Chinese Lantern Festival Philadelphia

I drove two hours to Philly, spent and hour and a half there, drove another two hours to get back all in the same day for a lantern festival, but was it worth it?

First Chinese Lantern Festival

I took a trip down to Philly for my first Chinese Lantern Festival. Even though I wasn’t sure what to expect, I envisioned floating lanterns, floats and possibly kimonos. I was fighting with the weather because we were expecting rain Saturday and this was my only free weekend in June. So I drove down and back in the same night just to be able to experience the festival. I would not recommend this method at all, especially not after a full day at work. It made me value this experience less because I felt rushed.
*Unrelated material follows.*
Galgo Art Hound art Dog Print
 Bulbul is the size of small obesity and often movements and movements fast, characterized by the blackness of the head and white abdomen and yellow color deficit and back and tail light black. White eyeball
I’d recommend making a full day out of it and end the night there or stopping by at night.

What To Expect

The festival cost 18 dollars. This included performances, access to the sculptures and a beer garden. Performances start at various times throughout the night. I’d recommend getting to the lawn area early to watch the performances. This was my favorite part of the night! It made the 18 dollars I spent feel worthwhile.  I valued each and every act more because as the acts introductions included a short lesson about the importance of each act to Chinese culture.

There were four acts total: plate spinning, contortion, acrobatics and face-changing. My favorite act was the Bian Lian also known as face-changing. During this act performers wear brightly colored costumes and move to quick, dramatic music while changing these face-mask within a flick of the hand.

If someone figures out how they change their masks so quickly I’d love to know.

Visiting the Festival

The lantern festival run everyday from about 6PM – 10PM until the end of June 2018. Weekend hours may vary. Either way, if you come across this post before then,  I’d recommend checking this place out. The festival is only about a block large. It’s not much of a traditional lantern festival which usually features floating water lanterns or flying lanterns. I’d describe it as a lantern sculpture exhibition , but either way their pieces are very nice!

Understanding the Tickets

Timed tickets are required for entry on Fridays and Saturdays during the Festival. I was initially confused by what this meant when I went to purchase the ticket and saw an hour time range on it. I thought it meant that I could only remain at the festival for that time, but this isn’t the case. The timed entry just means you can only enter the festival between your designated time and you’re free to come and leave as you please after that. Make sure you get stamped for re-entry if you plan on doing this!

Fun Fact

The Lantern Festival takes place on the 15th day of the first month in the lunar calendar to mark the first full moon of the Chinese year and the coming of Spring!